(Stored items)
== == ==

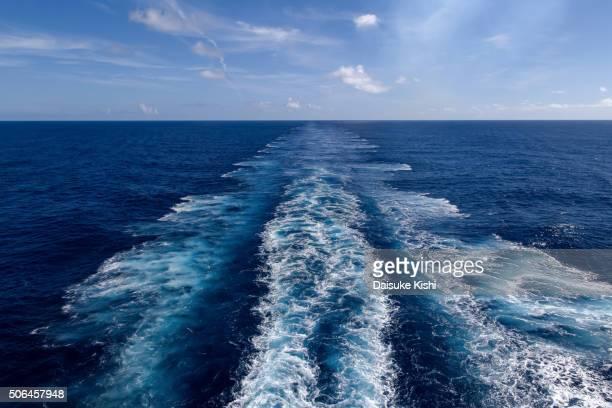 A Wake of Cruise Ship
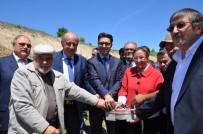 Söğüt Meslek Yüksekokulu Ek Binasının Temel Atma Töreni Gerçekleştirildi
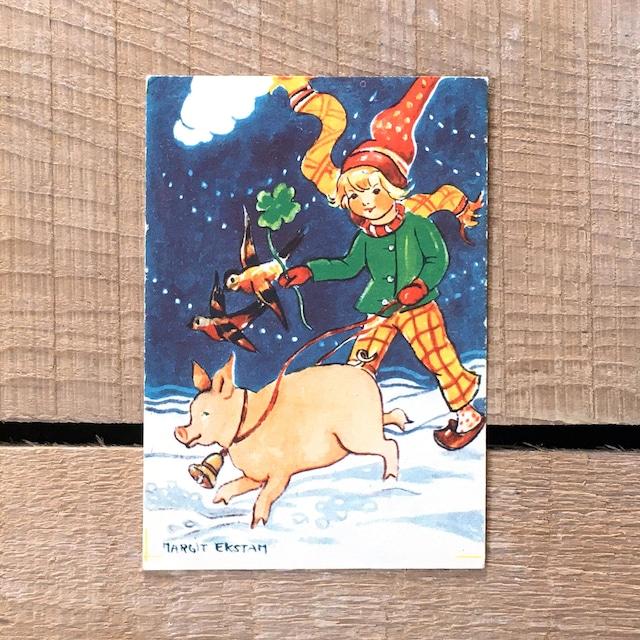 ミニ・クリスマスカード「Margit Ekstam(マルギット・エークスタム)」《200324-04》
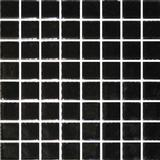 Mosaik Evers Kristall Mosaik 9901-02Y911 2.3x2.3xcm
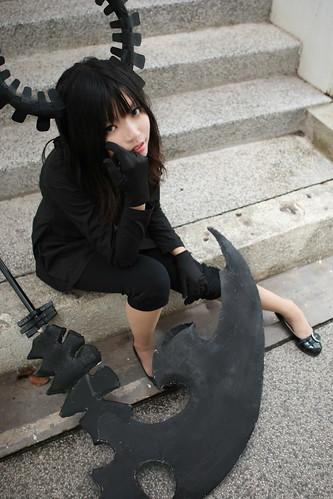 Ryukku_Death_Master_09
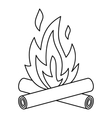Bonfire icon outline style vector image vector image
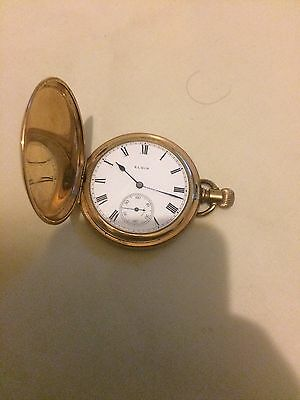Elgin 1911 Gold Filled Pocket Watch - Working Well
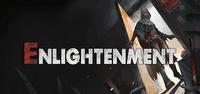 Video Game: Enlightenment
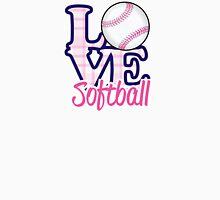 Love Softball  Unisex T-Shirt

== == ==

## Exercise instructions
Go through the records and repeat each one exactly, skipping anything that is a picture.

## Exercise answer
 A Wake of Cruise Ship
 Söğüt Meslek Yüksekokulu Ek Binasının Temel Atma Töreni Gerçekleştirildi
 ミニ・クリスマスカード「Margit Ekstam(マルギット・エークスタム)」《200324-04》
 Mosaik Evers Kristall Mosaik 9901-02Y911 2.3x2.3xcm
 Ryukku_Death_Master_09
Bonfire icon outline style vector image vector image
Elgin 1911 Gold Filled Pocket Watch - Working Well
 Video Game: Enlightenment
 Love Softball  Unisex T-Shirt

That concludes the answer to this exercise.